Ulf Ryde at Lund and colleagues have simulated water in the active-site cavities of four human cytochromes: P450, 2A6, 2C8 and 3A4 [Rydberg et al., J. Phys. Chem. B, doi:10.1021/jp070390c]. In contrast to the crystal structures, they find that all the cavities are filled with water. That in 2A6 is small and contains only two waters, but the others have big cavities with around 40-60 water molecules – a volume of 1500-2100 angstroms. In these big cavities, water is rapidly exchanged with the environment through three to six channels. Those in 2A6 remain bound there, although quite mobile.
L-alanine acts rather like a surfactant in a water droplet, according to the density-functional MD simulations of Ivan Degtyarenko at Helsinki University of Technology and colleagues [J. Phys.

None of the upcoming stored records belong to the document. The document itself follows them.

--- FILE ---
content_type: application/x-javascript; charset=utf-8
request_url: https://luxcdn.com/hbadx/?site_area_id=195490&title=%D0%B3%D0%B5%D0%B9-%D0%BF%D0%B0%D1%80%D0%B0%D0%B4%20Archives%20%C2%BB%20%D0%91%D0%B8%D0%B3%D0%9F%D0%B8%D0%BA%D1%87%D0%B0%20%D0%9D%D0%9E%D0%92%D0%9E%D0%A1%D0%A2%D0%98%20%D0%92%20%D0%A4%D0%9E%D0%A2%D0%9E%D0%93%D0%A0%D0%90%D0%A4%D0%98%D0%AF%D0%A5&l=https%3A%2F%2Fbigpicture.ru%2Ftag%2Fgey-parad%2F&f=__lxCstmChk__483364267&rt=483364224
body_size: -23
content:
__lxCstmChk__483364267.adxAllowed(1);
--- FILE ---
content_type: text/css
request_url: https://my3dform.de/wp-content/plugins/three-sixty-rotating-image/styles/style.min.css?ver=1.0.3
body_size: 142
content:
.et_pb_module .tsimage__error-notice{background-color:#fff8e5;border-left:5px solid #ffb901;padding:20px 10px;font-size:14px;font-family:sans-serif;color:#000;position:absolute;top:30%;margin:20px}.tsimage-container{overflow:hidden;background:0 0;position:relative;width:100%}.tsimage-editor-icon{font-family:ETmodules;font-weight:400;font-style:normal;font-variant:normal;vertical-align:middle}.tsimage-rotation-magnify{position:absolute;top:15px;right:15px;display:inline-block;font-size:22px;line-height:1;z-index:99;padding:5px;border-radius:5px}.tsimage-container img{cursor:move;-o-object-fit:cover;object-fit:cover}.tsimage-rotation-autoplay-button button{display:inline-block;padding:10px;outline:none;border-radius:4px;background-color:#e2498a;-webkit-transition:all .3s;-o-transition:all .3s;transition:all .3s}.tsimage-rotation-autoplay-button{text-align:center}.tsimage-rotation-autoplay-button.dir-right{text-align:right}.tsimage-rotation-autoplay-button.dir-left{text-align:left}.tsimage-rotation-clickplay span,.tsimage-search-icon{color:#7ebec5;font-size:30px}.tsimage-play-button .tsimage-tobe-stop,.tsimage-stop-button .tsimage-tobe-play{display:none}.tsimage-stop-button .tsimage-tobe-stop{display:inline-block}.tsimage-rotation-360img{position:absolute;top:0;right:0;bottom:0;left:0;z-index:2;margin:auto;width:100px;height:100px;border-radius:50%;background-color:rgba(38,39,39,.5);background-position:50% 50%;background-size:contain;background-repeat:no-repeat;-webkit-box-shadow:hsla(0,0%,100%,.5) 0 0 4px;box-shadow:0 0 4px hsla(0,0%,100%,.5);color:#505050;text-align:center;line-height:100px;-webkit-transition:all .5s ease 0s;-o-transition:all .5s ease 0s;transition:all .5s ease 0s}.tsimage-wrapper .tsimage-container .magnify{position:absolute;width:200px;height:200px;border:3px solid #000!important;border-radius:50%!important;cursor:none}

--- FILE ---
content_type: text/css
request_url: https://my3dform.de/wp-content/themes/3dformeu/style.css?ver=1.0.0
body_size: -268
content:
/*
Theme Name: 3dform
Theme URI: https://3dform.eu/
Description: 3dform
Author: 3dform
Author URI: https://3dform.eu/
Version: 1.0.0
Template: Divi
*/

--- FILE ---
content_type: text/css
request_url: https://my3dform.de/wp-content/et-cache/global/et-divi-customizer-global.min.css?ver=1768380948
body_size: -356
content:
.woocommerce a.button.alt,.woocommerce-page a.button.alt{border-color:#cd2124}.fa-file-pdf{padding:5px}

Chem. B 111, 4227; 2007]. The amino acid moves to the droplet surface with its methyl group exposed, and the primary hydration shell of (on average seven) ordered and rather rigid water molecules forms around the carboxylate and ammonium groups.
More on the hydration of urea comes from Hinonori Kokubo and Montgomery Pettitt [J. Phys. Chem. B doi:10.1021/jp067659x]. They suggest that, to put it crudely, urea passes almost unnoticed in water – certainly, there’s no evidence of it acting as a structure-breaker. Another nail in the coffin for this hoary old idea.